> [Selection]
— Start —

Glossary Of Terms

Benefit-Cost Ratio (BCR- is an indicator, used in the formal discipline of cost-benefit analysis attempts to summarize the overall value for money of a project or proposal. A BCR is the ratio of the benefits of a project or proposal, expressed in monetary terms, relative to its costs, also expressed in monetary terms. All benefits and costs should be expressed in discounted present values

BOT Contractual Arrangements - refers to any of the following contractual arrangements or schemes, as well as other variations thereof, as may be approved by the President, by which infrastructure and/or development projects may be undertaken pursuant to the provisions of the Republic Act 7718 (The Philippine BOT Law) and its Implementing Rules and Regulations:

i.  Build-and-Transfer (BT) scheme - a contractual arrangement whereby the project proponent undertakes the financing and construction of a given infrastructure or development facility and after its completion turns it over to the implementing agency (IA) or local government unit (LGU) concerned, which shall pay the proponent on an agreed schedule its total investments expended on the project, plus a reasonable rate of return thereon

ii.  Build-Lease-and-Transfer (BLT) scheme - a contractual arrangement whereby the project proponent is authorized to finance and construct an infrastructure or development facility and upon its completion turns it over to the implementing agency (IA) or local government unit (LGU) concerned on a lease arrangement for a fixed period after which ownership of the facility is automatically transferred to the IA or LGU concerned

iii.  Build-Operate-and-Transfer (BOT) scheme - a contractual arrangement whereby the project proponent undertakes the construction, including financing, of a given infrastructure facility (previously undertaken by the government) and its operation and maintenance. The project proponent operates the facility over a fixed term during which it is allowed to charge users appropriate tolls, fees rentals and other charges not exceeding those proposed in its bids or as negotiated and incorporated in the contract to enable it to recover its investment, and operating and maintenance expenses. At the end of the fixed term, the proponent transfers the facility to the government agency concerned.

— End —

> [Source material]
— Start —

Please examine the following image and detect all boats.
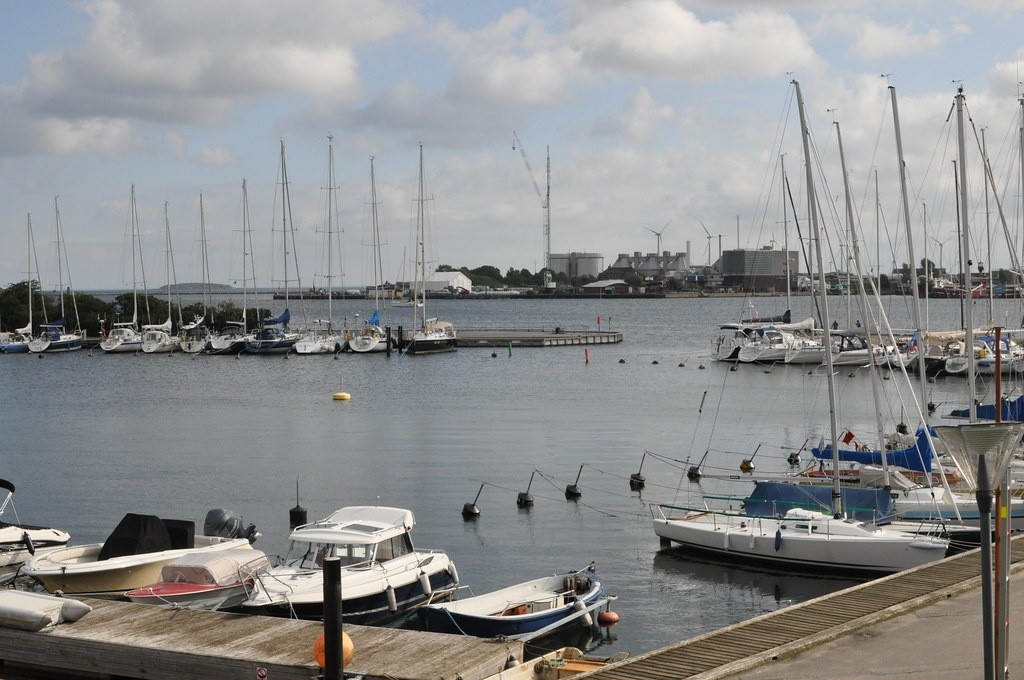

— End —

> [Stated problem]
In the glossary, what happens to ownership of the facility once the fixed lease period ends under the Build-Lease-and-Transfer scheme?

> [Answer below]
Ownership of the facility is automatically transferred to the implementing agency (IA) or local government unit (LGU) concerned.